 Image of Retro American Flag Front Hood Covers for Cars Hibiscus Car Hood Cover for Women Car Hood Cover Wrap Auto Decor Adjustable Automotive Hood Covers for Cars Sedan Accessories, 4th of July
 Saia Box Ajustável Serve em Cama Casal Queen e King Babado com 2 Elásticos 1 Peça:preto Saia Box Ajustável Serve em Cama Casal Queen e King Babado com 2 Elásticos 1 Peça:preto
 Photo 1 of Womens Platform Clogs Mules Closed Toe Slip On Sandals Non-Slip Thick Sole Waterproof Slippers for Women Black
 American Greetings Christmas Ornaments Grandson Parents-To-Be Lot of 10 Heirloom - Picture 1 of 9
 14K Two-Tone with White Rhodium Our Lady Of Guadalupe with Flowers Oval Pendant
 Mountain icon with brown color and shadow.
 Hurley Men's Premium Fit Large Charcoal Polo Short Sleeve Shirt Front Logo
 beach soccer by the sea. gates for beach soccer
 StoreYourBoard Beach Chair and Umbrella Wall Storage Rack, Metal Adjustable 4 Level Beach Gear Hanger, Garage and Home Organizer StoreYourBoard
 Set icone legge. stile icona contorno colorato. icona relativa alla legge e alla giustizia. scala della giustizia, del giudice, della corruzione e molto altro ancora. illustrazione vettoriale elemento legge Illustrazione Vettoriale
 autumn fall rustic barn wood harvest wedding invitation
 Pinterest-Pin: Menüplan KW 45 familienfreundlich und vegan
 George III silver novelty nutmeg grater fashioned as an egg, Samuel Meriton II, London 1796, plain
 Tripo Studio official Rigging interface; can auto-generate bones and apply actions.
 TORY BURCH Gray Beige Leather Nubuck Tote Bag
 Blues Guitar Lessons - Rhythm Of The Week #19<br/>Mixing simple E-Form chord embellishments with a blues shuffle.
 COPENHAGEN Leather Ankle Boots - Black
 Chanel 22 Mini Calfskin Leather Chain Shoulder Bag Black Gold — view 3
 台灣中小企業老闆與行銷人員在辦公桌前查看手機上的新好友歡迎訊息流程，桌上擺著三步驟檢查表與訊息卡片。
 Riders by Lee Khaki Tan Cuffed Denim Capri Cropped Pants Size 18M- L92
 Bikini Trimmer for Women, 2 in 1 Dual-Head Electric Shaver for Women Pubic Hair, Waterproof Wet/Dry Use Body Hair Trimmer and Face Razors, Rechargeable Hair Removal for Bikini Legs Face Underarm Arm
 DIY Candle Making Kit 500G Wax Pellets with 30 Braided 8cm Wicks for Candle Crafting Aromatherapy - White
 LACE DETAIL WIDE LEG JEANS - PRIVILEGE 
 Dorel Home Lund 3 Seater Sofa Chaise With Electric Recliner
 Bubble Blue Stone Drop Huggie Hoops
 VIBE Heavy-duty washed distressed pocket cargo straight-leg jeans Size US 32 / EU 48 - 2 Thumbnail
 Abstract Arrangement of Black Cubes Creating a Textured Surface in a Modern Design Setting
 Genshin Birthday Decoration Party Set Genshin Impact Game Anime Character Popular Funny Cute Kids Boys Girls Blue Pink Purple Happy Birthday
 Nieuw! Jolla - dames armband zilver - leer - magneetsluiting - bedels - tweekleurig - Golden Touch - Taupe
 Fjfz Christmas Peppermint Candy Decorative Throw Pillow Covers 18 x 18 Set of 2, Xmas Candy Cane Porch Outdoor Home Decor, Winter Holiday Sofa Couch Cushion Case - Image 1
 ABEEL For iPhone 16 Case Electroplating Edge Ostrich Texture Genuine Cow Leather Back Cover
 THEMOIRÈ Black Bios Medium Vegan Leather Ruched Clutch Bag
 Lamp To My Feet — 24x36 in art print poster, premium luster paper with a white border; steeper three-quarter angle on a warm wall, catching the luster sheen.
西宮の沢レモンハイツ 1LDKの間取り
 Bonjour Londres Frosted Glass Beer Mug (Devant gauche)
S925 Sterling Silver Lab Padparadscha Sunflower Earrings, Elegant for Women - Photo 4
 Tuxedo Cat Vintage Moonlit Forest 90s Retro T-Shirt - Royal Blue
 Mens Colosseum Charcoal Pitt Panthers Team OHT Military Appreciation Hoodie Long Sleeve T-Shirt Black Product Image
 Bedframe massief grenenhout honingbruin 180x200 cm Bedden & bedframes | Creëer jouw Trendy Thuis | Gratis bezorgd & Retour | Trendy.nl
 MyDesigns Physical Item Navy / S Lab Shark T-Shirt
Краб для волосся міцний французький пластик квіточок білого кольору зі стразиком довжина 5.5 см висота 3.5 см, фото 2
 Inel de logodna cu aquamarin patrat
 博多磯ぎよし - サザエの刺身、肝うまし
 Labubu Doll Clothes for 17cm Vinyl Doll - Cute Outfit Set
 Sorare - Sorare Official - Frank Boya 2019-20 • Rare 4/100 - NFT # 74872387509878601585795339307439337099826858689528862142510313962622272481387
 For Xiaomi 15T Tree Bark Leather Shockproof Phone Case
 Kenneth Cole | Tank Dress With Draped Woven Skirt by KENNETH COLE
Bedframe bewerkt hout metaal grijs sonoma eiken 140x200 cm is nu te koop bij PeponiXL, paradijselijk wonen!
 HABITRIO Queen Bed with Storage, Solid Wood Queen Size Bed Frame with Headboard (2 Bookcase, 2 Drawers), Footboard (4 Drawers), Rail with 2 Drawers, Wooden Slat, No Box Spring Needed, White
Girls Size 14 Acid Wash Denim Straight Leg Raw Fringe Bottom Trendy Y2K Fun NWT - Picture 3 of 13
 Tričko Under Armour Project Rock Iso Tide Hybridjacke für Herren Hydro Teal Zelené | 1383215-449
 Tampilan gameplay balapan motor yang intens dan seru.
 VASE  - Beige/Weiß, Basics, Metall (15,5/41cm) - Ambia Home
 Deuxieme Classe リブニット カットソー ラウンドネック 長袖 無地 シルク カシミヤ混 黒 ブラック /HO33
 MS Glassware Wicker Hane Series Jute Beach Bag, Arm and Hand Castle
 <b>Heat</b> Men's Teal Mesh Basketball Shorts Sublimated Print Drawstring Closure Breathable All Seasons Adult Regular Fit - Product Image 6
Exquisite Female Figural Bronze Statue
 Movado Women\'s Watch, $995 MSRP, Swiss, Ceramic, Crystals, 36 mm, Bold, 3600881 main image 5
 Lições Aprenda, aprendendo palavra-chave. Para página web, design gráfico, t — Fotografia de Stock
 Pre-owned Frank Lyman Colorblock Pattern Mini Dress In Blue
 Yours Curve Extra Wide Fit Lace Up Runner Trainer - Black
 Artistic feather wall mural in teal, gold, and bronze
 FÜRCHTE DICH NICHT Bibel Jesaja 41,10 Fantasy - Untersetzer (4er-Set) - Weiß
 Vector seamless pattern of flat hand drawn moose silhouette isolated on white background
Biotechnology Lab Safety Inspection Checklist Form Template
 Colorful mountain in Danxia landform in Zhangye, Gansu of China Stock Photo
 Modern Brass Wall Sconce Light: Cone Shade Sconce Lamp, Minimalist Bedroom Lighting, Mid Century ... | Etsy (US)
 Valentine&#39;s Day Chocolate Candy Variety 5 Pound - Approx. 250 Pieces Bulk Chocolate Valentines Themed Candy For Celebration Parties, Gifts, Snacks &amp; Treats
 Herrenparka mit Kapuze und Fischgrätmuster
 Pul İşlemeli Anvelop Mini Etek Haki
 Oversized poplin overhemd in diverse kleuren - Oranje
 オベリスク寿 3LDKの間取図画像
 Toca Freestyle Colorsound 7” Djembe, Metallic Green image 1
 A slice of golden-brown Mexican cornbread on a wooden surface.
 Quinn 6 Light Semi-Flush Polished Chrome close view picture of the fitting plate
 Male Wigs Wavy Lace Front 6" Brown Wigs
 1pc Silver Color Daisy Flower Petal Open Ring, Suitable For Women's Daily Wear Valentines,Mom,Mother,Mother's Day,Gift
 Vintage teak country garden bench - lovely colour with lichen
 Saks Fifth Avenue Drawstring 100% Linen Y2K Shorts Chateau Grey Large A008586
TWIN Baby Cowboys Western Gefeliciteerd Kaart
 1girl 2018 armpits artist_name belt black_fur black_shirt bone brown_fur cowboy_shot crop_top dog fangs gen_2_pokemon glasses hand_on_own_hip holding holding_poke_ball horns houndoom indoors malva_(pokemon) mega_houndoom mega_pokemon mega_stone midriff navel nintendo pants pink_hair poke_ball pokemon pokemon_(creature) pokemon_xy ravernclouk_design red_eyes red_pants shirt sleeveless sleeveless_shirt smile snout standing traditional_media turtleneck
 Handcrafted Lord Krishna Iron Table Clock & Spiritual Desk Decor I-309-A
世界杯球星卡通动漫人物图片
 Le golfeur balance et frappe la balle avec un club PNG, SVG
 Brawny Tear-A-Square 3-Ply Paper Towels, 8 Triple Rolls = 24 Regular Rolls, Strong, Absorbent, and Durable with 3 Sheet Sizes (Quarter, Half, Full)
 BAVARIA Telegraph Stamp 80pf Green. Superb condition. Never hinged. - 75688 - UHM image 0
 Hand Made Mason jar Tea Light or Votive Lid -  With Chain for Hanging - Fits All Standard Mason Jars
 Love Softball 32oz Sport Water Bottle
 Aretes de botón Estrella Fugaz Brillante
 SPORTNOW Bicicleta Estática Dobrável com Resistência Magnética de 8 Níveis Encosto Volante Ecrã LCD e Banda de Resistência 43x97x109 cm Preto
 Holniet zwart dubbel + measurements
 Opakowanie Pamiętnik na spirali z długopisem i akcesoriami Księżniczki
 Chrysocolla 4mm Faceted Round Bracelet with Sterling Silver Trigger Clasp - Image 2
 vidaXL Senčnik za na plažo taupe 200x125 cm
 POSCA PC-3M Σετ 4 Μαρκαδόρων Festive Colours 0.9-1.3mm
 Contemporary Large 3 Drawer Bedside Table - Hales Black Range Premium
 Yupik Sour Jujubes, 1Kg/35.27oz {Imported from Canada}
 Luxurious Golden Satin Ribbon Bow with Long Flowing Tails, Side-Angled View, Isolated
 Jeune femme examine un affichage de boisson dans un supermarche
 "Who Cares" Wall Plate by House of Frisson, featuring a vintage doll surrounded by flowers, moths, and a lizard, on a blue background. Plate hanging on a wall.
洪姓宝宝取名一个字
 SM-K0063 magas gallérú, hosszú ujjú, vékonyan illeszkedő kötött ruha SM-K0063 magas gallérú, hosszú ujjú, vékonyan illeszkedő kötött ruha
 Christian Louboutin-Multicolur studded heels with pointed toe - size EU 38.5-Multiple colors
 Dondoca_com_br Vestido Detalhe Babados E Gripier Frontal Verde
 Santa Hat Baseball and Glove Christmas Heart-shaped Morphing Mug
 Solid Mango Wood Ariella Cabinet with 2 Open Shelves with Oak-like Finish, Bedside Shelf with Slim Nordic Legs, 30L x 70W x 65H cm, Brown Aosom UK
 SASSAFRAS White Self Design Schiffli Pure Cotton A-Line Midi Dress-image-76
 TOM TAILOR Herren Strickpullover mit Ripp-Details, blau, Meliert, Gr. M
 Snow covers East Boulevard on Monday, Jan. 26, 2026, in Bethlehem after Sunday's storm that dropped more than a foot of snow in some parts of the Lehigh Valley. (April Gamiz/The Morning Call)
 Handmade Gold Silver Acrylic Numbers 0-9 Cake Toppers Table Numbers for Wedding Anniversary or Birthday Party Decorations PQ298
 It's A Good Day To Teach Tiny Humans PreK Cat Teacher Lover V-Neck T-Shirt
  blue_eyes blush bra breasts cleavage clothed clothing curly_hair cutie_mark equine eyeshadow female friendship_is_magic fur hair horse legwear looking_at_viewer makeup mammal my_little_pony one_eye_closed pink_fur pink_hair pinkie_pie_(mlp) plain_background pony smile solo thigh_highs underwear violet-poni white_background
━━━━━━
• **TASK**
Report how many lines of the entries above contain the word "Photo", giving the number by itself.

• **WRITTEN SOLUTION**
3